After ten years with siberian huskies, I began to figure out what type of dog I liked the most. These dogs I mainly found at kennel Nisstorpets (Jens Lindberget) and at kennel Team Israelsson (Marie Israelsson). Jens and Marie are both very fond of the swedish sprint lines from the ’90s and they are not alone – those swedish lines is found behind several top performing european siberian husky teams today. I have especially put an interest in breeders who evaluate their dogs in competitions and prefer breeding on elder individuals. Thanks to them, the Yabasta breedline has been able to start as close as four generations from the foundation dogs below.
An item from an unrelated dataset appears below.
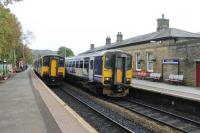 With the chord to the Copy Pit line reinstated Todmorden now sees four trains an hour in each direction. Three of these go to Leeds by either Bradford or Dewsbury and the fourth runs to Burnley and Blackburn. 150218 and 155347 call at the station on 21st October 2016.   <br><br>[Mark Bartlett&nbsp;21/10/2016]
Foundation dog of Stuyahok line (Mats Eriksson). Mats was one of Swedens fastest sprint mushers with his 8-dog Siberian husky team during the ‘90s running average speeds well over 30 km/h (20mph). Trapper was all Zero blood, born from Zero’s Brew and Zero’s Flutter at Tupilak.
Igloo Pak’s Snow Bandit
Snow Bandit is known for achieving the highest marks when he passed the the SEPP test (Siberian Evaluation Performance Project 1982-88). The test evaluated Siberian huskies by putting them into a world class team of alaskan huskies. The test evaluated speed (35 km/h, 22 mph), endurance, attitude, temperament, exterior and movements. Snow Bandit had four litters in Sweden where he was bred to females from Unisak (Nils Hjelm), Snowtrails (Ingvar de Forest) and Kanalaskas (Egil Ellis).